>>>>

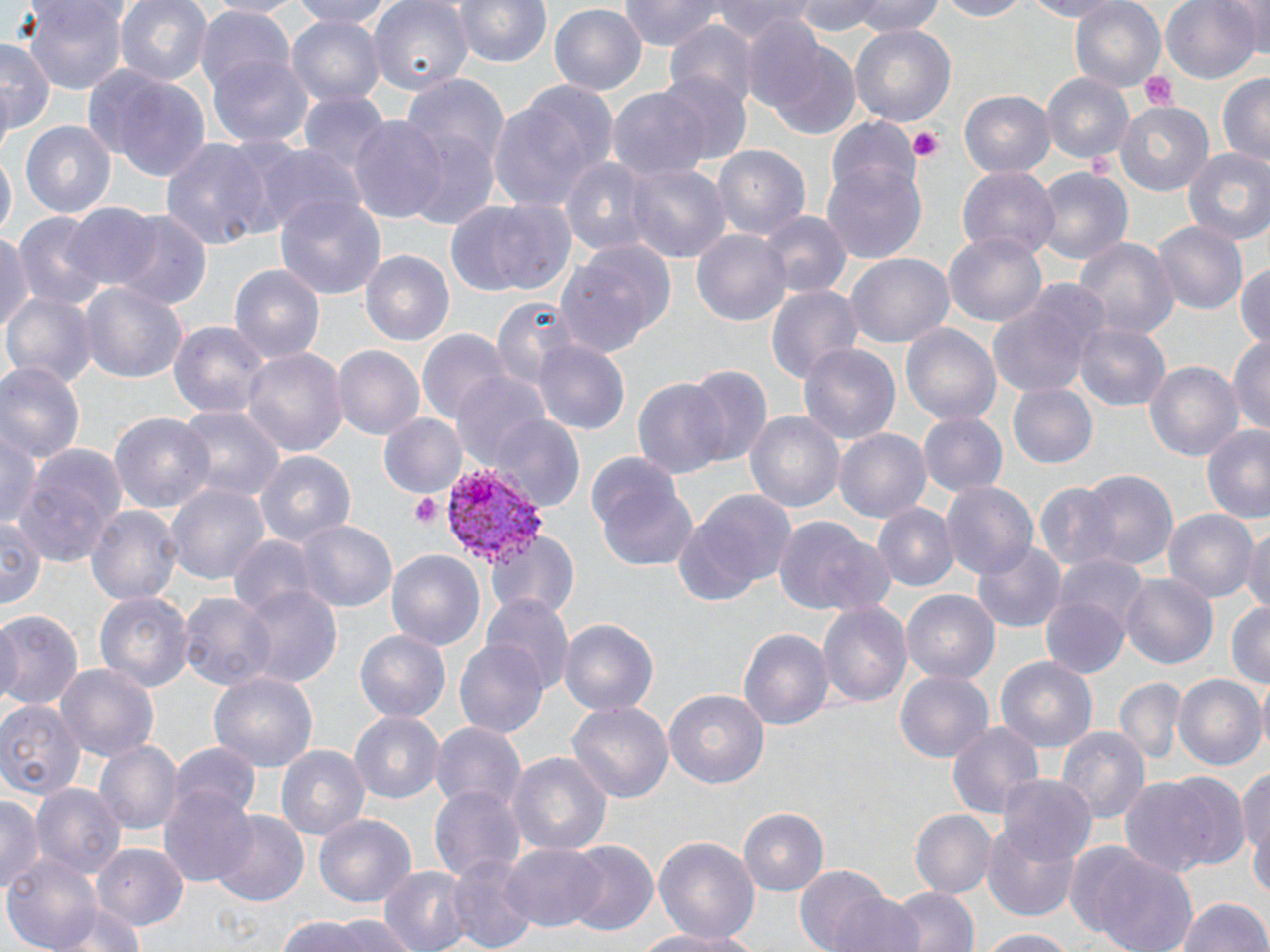

Plasmodium vivax.

Summary:
  - Coordinate format: approximate bounding boxes as (x1, y1, x2, y2) in pixels
  - Uninfected red blood cell locations: (25, 0, 126, 94), (114, 0, 214, 89), (211, 0, 307, 18), (285, 0, 399, 27), (368, 0, 472, 95), (452, 0, 553, 67), (618, 0, 722, 49), (709, 0, 814, 43), (796, 0, 898, 37), (845, 0, 944, 37), (928, 0, 1032, 21), (1012, 0, 1127, 22), (1070, 0, 1166, 91), (1161, 0, 1263, 86), (1226, 0, 1268, 56), (548, 3, 646, 93), (196, 6, 296, 100), (739, 13, 840, 124), (286, 17, 385, 105), (663, 20, 753, 108), (847, 25, 957, 131), (0, 38, 53, 143), (767, 43, 863, 143), (207, 55, 313, 148), (96, 70, 212, 180), (658, 70, 750, 164), (1216, 73, 1270, 166), (401, 74, 508, 171), (1041, 74, 1133, 165), (607, 86, 713, 182), (298, 90, 389, 180), (959, 90, 1055, 180), (482, 92, 607, 216), (1115, 101, 1213, 198), (352, 116, 447, 223), (21, 122, 116, 220), (403, 129, 499, 231), (161, 139, 272, 250), (708, 143, 810, 243), (256, 144, 361, 233), (822, 147, 928, 262), (1183, 147, 1270, 248), (0, 153, 14, 245), (560, 156, 659, 257), (625, 161, 730, 265), (957, 167, 1060, 263), (1035, 168, 1132, 270), (276, 192, 386, 300), (453, 197, 579, 299), (64, 204, 160, 289), (759, 210, 851, 299), (114, 213, 212, 312), (13, 216, 107, 312), (1152, 219, 1247, 317), (0, 224, 30, 339), (692, 228, 791, 328), (943, 230, 1047, 329), (1073, 236, 1178, 343), (556, 237, 676, 351), (360, 251, 455, 350), (845, 254, 955, 348), (1234, 261, 1270, 348), (230, 264, 325, 365), (78, 281, 190, 385), (766, 285, 861, 386), (983, 290, 1102, 402), (6, 292, 95, 386), (490, 297, 582, 390), (166, 320, 275, 421), (1073, 320, 1171, 411), (899, 322, 1002, 428), (417, 330, 510, 420), (1228, 338, 1270, 434), (533, 340, 628, 436), (797, 342, 900, 446), (333, 346, 425, 443), (241, 347, 346, 458), (1191, 350, 1267, 451), (1143, 361, 1243, 462), (0, 362, 85, 462), (679, 365, 772, 470), (453, 372, 553, 470), (631, 376, 729, 479), (1007, 383, 1099, 470), (178, 407, 282, 509), (109, 411, 217, 513), (745, 411, 843, 512), (917, 411, 1008, 498), (376, 414, 467, 500), (490, 415, 583, 509), (834, 425, 931, 522), (1199, 425, 1270, 525), (1, 427, 40, 531), (15, 445, 126, 566), (255, 451, 356, 551), (586, 453, 698, 572), (1079, 470, 1177, 572), (941, 481, 1038, 585), (165, 482, 270, 589), (1033, 482, 1120, 575), (680, 488, 801, 604), (86, 501, 182, 605), (872, 503, 958, 594), (1162, 506, 1258, 600), (1, 516, 44, 611), (770, 516, 889, 618), (293, 517, 398, 616), (1244, 522, 1270, 619), (486, 528, 582, 621), (228, 536, 320, 622), (975, 542, 1065, 631), (387, 550, 485, 654), (1055, 556, 1150, 640), (1119, 573, 1218, 670), (238, 582, 343, 687), (899, 587, 999, 683), (95, 591, 193, 695), (180, 593, 276, 693), (1043, 594, 1128, 677), (483, 596, 574, 698), (817, 600, 912, 706), (1226, 602, 1270, 691), (0, 609, 86, 713), (558, 616, 660, 714), (738, 627, 834, 735), (355, 629, 451, 725), (453, 638, 548, 739), (995, 655, 1099, 755), (55, 664, 159, 761), (895, 668, 993, 763), (208, 672, 317, 773), (1174, 673, 1266, 772), (1113, 678, 1186, 766), (664, 689, 769, 791), (0, 696, 85, 802), (568, 701, 672, 805), (351, 710, 446, 804), (429, 721, 527, 812), (946, 721, 1047, 824), (1057, 727, 1149, 826), (276, 741, 372, 839), (93, 742, 181, 836), (169, 744, 262, 821), (507, 750, 612, 862), (1239, 764, 1269, 893), (1129, 772, 1249, 875), (996, 775, 1100, 866), (429, 783, 526, 883), (0, 784, 88, 896), (160, 784, 259, 887), (30, 785, 124, 880), (1, 795, 44, 899), (739, 806, 829, 895), (213, 809, 309, 905), (911, 809, 996, 898), (316, 812, 417, 907), (979, 825, 1083, 924), (652, 835, 760, 942), (564, 842, 658, 937), (500, 843, 606, 931), (92, 844, 188, 929), (1067, 845, 1198, 952), (3, 852, 104, 952), (446, 856, 538, 949), (798, 864, 898, 952), (381, 865, 474, 952), (888, 887, 978, 952), (825, 893, 930, 952), (1173, 896, 1270, 952), (45, 898, 149, 952), (278, 913, 411, 952), (629, 929, 759, 952), (975, 929, 1080, 952)
  - Platelet locations: (1141, 70, 1181, 112), (908, 127, 944, 163), (409, 493, 444, 526)
  - Plasmodium vivax-infected red blood cell locations: (438, 461, 550, 566)
  - Stain: May-Grünwald-Giemsa
  - Preparation: thin blood smear
  - Field of view: single
  - Magnification: 1000x
  - Image size: 1270×952 pixels
  - Modality: optical microscopy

<<<<

» **Task to carry out**
Looking at the entries above, count the lines that contain "pixels" and answer with only the number.

» **Your solution**
2